• _EXERCISE TASK_: Return each line in the entries below that contains the word "does".

• _STORED ROWS_:
+--

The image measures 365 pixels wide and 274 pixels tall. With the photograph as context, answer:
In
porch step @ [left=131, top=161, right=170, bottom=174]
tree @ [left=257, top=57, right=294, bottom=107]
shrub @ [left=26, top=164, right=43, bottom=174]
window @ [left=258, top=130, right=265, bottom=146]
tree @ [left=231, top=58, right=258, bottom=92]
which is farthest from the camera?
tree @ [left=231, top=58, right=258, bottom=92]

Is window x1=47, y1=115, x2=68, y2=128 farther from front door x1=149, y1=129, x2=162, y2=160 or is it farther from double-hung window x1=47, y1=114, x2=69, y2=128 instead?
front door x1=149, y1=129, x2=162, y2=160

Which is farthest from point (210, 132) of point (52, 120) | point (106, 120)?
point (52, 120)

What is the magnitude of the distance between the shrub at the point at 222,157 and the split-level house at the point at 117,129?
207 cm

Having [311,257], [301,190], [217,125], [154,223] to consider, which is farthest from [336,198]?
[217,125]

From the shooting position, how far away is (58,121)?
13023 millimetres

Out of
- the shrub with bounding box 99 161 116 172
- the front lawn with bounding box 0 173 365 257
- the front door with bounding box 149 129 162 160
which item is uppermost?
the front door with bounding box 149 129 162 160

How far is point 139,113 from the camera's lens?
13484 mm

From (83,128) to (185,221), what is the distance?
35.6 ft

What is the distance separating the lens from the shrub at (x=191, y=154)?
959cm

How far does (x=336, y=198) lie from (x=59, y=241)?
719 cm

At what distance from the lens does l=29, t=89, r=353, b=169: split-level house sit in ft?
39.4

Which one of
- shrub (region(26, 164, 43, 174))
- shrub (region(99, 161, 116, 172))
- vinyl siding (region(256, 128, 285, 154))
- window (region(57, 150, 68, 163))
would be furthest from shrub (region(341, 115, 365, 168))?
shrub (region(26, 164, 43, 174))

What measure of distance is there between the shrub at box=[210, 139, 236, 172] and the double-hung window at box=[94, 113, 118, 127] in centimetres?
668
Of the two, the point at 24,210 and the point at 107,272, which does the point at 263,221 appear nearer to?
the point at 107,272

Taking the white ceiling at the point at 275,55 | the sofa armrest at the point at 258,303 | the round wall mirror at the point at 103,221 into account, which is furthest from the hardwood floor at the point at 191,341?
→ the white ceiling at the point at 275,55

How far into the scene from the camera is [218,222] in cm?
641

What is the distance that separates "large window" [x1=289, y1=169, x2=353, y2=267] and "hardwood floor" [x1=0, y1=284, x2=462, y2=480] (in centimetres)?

+--

• _TASK SOLUTION_:
How far does (x=336, y=198) lie from (x=59, y=241)?
At what distance from the lens does l=29, t=89, r=353, b=169: split-level house sit in ft?
Of the two, the point at 24,210 and the point at 107,272, which does the point at 263,221 appear nearer to?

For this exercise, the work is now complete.